# DOCUMENT TEXT

::::::::::

I hope your new employer is taking care of all your visas and work permits...
I know a little about the timeshare business from friends who do that type of work 
and usually the company sets up the sales team ( maybe 2 gringos and 2 nationals) 
in an apartment...The problem now a days is the market is very soft but if your a 
good salesperson you can make lots of money if you do not mind being a pressure 
salesperson.....Might make a funny reality series,LOL..suerte


----------



## Longford (May 25, 2012)

There's another, more extensive discussion about working in timeshare sales ... probably a month ago. Scroll down to look for it, because it contains some information you, Sedway, might find helpful. Best of luck.


----------



## Sedway (Apr 28, 2014)

*On hold......*

I am not a happy camper this evening. I should be dipping my toes in the ocean and having a margarita but I am still here in Los Angeles. To make a long story short I did not get my passport back in time to travel....... I will now be going to Nuevo Vallarta at the end of September. That is the next training class and starting location for my job.

To say I am disappointed is an understatement. But I always said everything happens for a reason so I now I have to walk the walk. The ocean was never my first choice in Mexico but I will say I prefer PV to Cabo. I hear there is a great expat community there, with a library and everything ( I'm a big reader).

So that's my story and I'm sticking to it.... So who on here is from PV???


----------



## sparks (Jun 17, 2007)

Beautiful country around Vallarta, it will be very green .... and easy to get away from the resort feeling


----------

::::::::::

# PROVIDED DATA
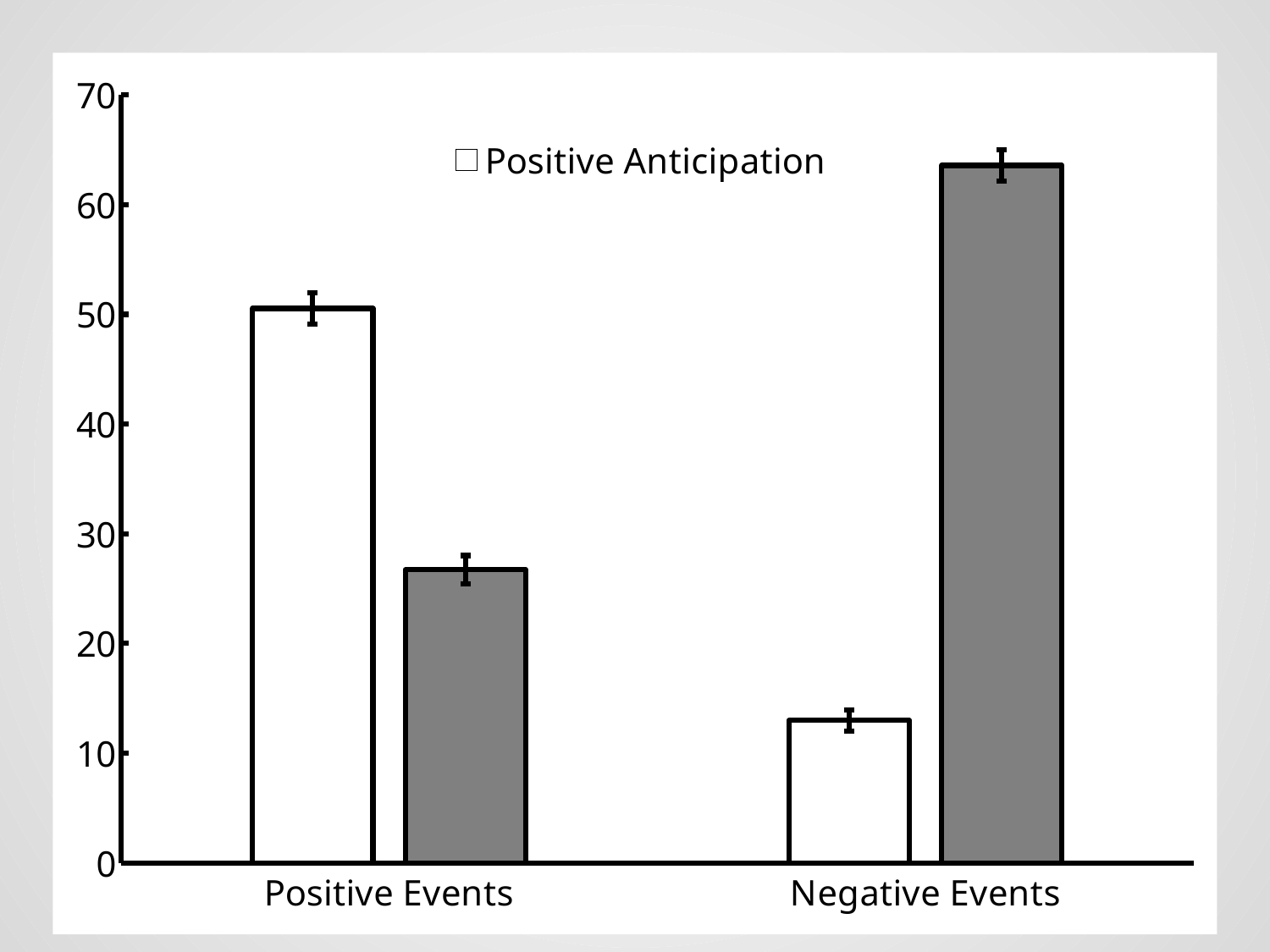
For Negative Events, which is larger: the white Positive Anticipation bar or the gray bar? the gray bar How many series does the legend list? 1 Is the Positive Anticipation value for Negative Events greater or less than 20? less What kind of chart is shown on the slide? bar chart What is the highest value shown on the y axis? 70 What is the series name shown in the legend? Positive Anticipation How many categories are shown on the x axis? 2 Which category has the lower Positive Anticipation value? Negative Events Is the gray bar for Negative Events greater or less than 60? greater Which category has the higher Positive Anticipation value? Positive Events Is the Positive Anticipation value for Positive Events greater or less than 40? greater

::::::::::

# WHAT IS EXPECTED
From the forum thread on timeshare sales in Mexico, write out word for word the passage starting at "## Sedway (Apr" and ending at "for my job.".

# YOUR SOLUTION
## Sedway (Apr 28, 2014)

*On hold......*

I am not a happy camper this evening. I should be dipping my toes in the ocean and having a margarita but I am still here in Los Angeles. To make a long story short I did not get my passport back in time to travel....... I will now be going to Nuevo Vallarta at the end of September. That is the next training class and starting location for my job.